We were feeling all zen after the bath and went to have coffee in the most beautiful place in Budapest. Books&Coffee is housed in the Parisian Warehouse and boasts a beautiful ballroom where you can have a drink. As it was getting late we went to the Goszdu Court in the Jewish quarter, which boasts loads of nice cafes and restaurants, to have dinner. Afterwards we saw a Hungarian folk music band in a basement – they were amazing!

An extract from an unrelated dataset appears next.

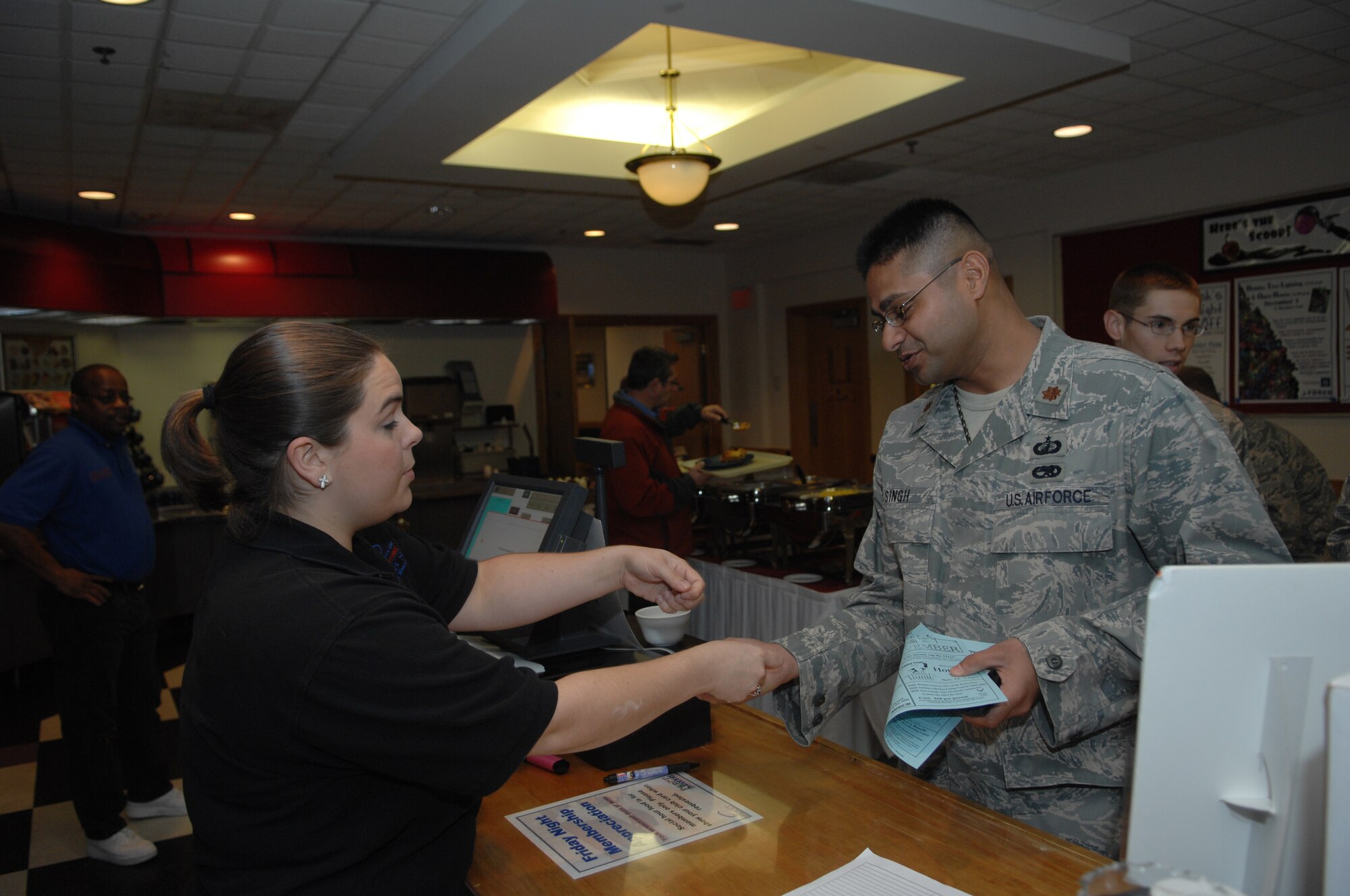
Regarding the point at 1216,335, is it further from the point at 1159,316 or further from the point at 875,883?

Our third day really took a toll on our feet. We started off at the market hall where we made it our quest to find the most reasonably priced bag of paprika powder (inflation prices for tourists, you understand) and we bought some salami to take home with us. We then went to St. Isztván, a staggeringly humongous basilica with beautiful decorations on the inside. You could climb to the top and enjoy a fine view over Budapest – what we mostly noticed was the smog over the city. We decided that we would cross the Danube and see the Buda Hill Castle. On our way to the hills of Buda we stopped by Páriszi Udvar, a warehouse that was supposed to be beautifully decorated in Jugendstil. Unfortunately, when we got there it was being renovated. There was quite a lot of renovation going on in general; a good thing, of course, but a little disappointing at the time.

Source: http://tipter.com/trips/budapest-circular-walk-from-pest-to-gellert-hill-ujbuda-and-lagymanyos
Páriszi Udvar in better times.

After that it was on to the old Buda Castle Hill. More than just comprised of one castle, it was a small city with restaurants and churches, museums and a theatre. We walked around in a crowd of tourists as the sun slowly set. Then we made a dash back to the centre to watch the New Zealand All Blacks crush Australia in the Rugby World Cup, together with a crowd of expats in an Irish pub. Around dinner time we ate at a Jewish restaurant and then hung around the Goszdu Court to see if there was anything Halloween-y going on. Not much luck, so we decided to visit one of the infamous ruin bars that Budapest is known for; the one we picked was Instant, a large empty house with bars and rooms with something different going on in just about each of them. When it gets late enough it’s one big party.

To kill time on our last day before we had to fly back, we visited the Heroes Square and the adjoining park. The square is dominated by the Millennium Monument, which consists of the arch angel Gabriel standing on a pillar and holding a cross and the Szent Korona, the symbols of Hungary. At the foot of the column are seven statues of tribesmen on a horse, including the first conqueror, Árpád. A gallery on either side of the monument shows statues of famous Hungarians. Afterwards we walked through the Városliget park and visited the Vajdahundya Castle.